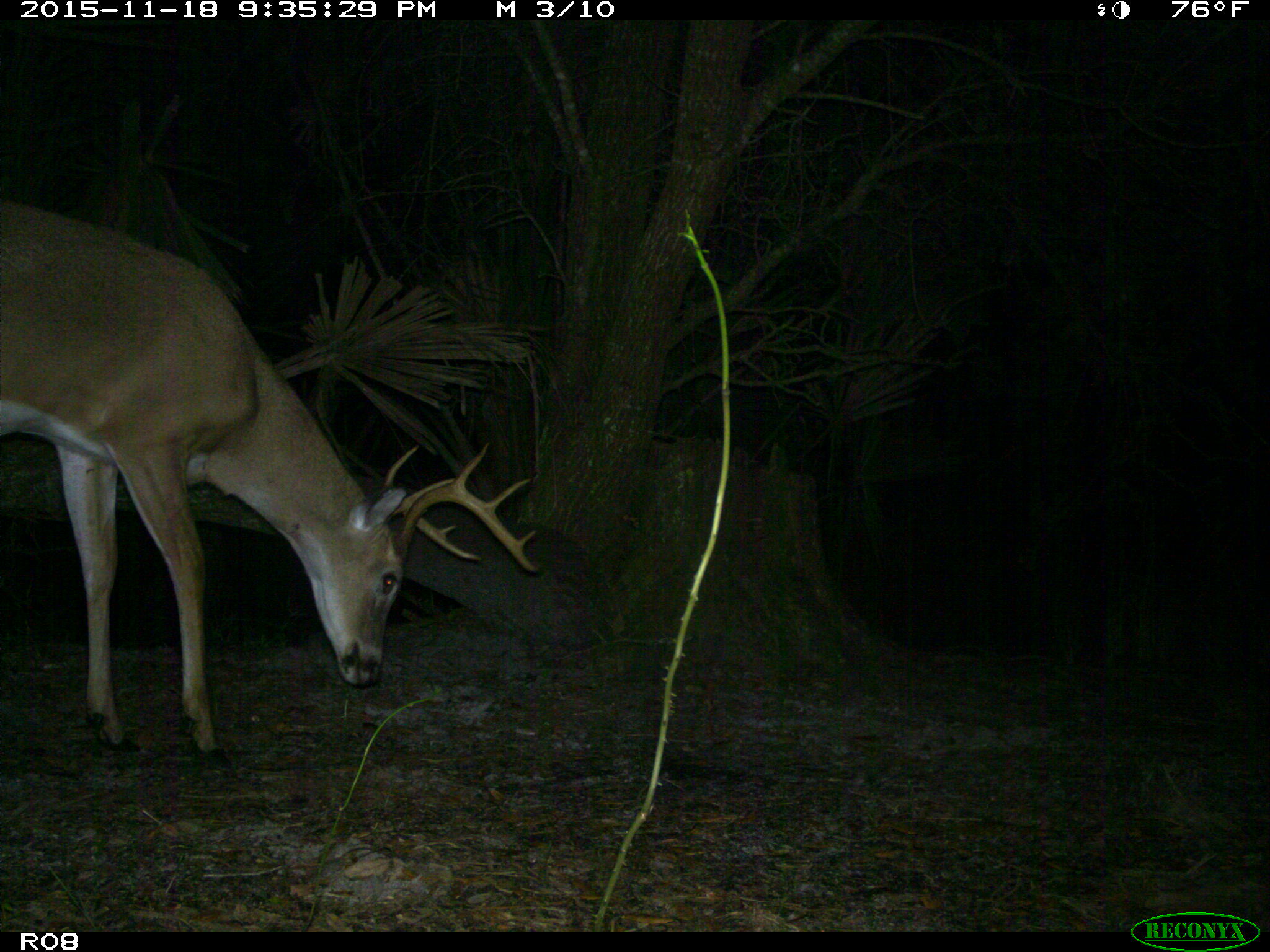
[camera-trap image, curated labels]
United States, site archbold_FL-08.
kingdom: Animalia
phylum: Chordata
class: Mammalia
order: Artiodactyla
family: Cervidae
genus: Odocoileus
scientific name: Odocoileus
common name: deer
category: unidentified deer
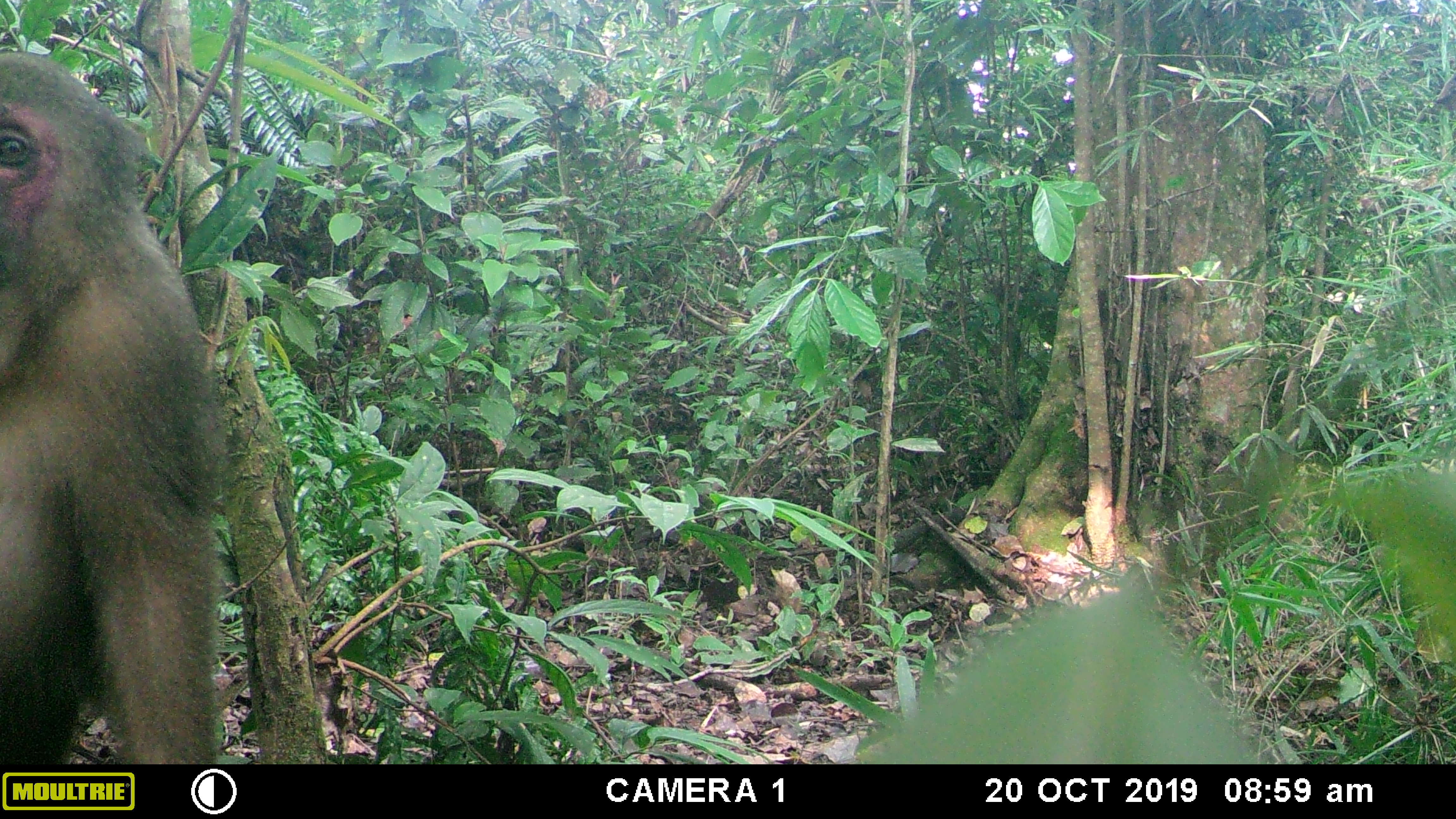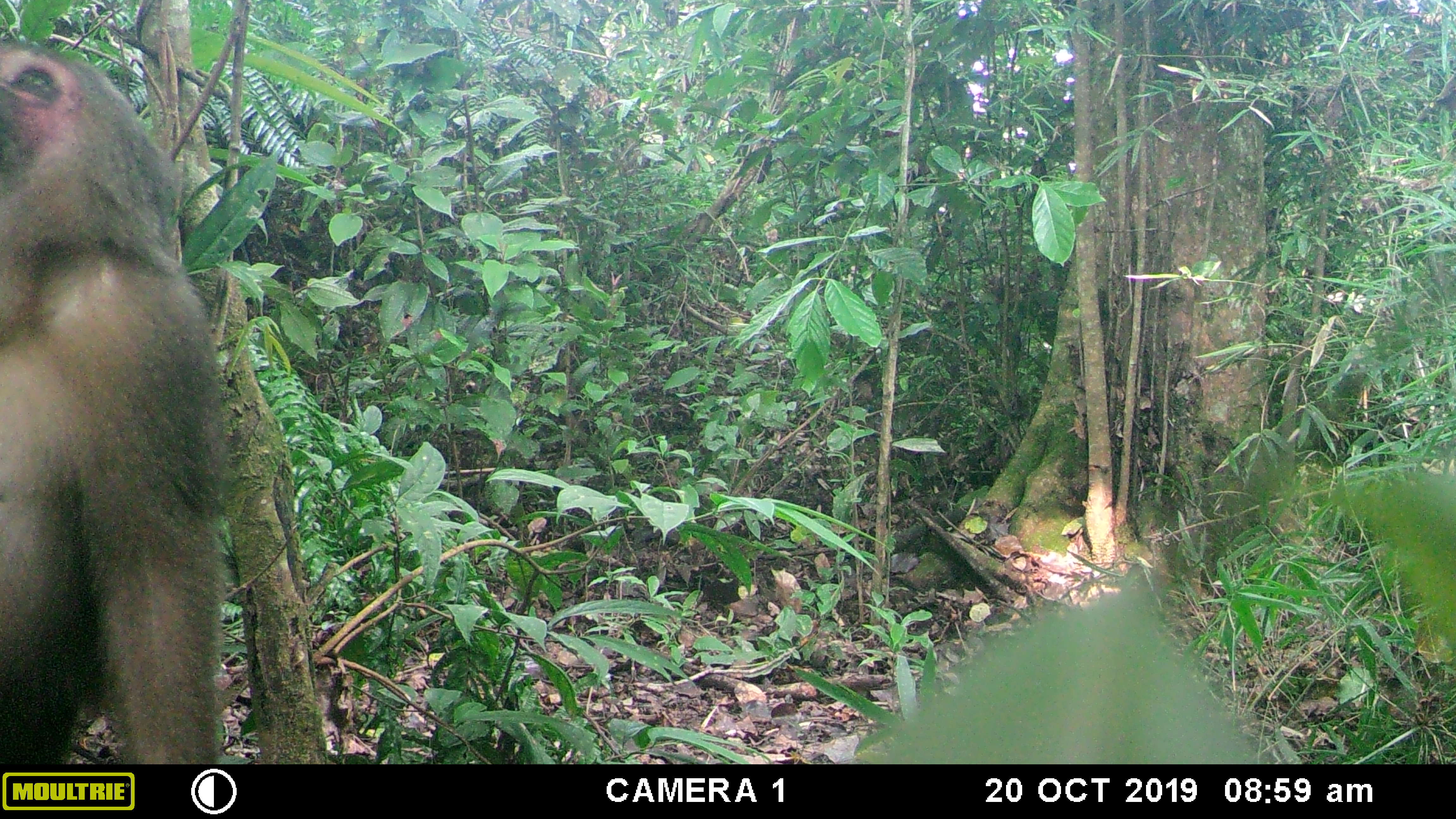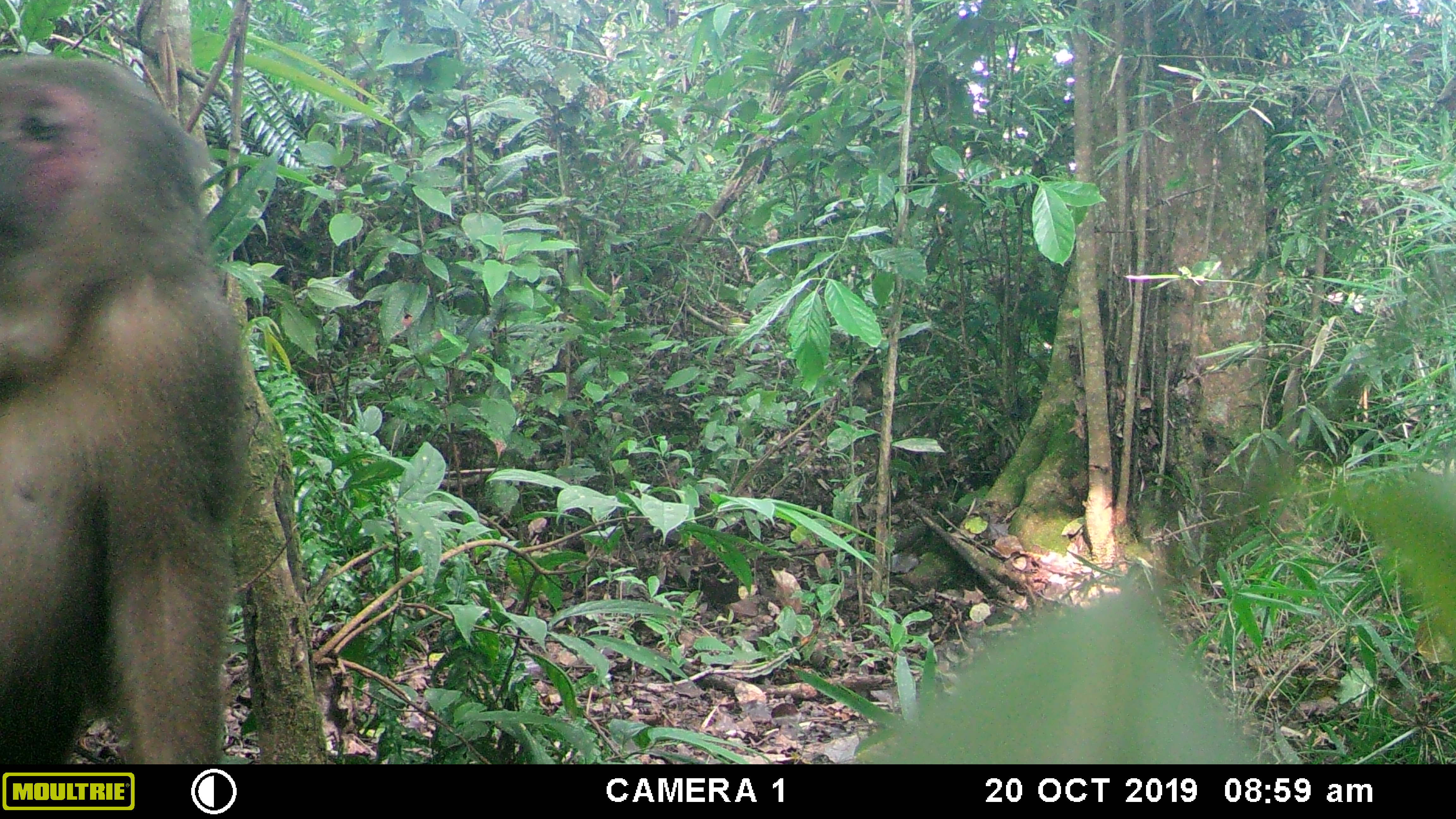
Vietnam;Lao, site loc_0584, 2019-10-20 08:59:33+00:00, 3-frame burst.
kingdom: Animalia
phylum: Chordata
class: Mammalia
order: Primates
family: Cercopithecidae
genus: Macaca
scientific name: Macaca arctoides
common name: stump-tailed macaque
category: stump tailed macaque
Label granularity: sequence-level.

------

Aim of the exercise:
Output every entry exactly. Pictures stay out.

Response box:
[camera-trap image, curated labels]
United States, site archbold_FL-08.
kingdom: Animalia
phylum: Chordata
class: Mammalia
order: Artiodactyla
family: Cervidae
genus: Odocoileus
scientific name: Odocoileus
common name: deer
category: unidentified deer
Vietnam;Lao, site loc_0584, 2019-10-20 08:59:33+00:00, 3-frame burst.
kingdom: Animalia
phylum: Chordata
class: Mammalia
order: Primates
family: Cercopithecidae
genus: Macaca
scientific name: Macaca arctoides
common name: stump-tailed macaque
category: stump tailed macaque
Label granularity: sequence-level.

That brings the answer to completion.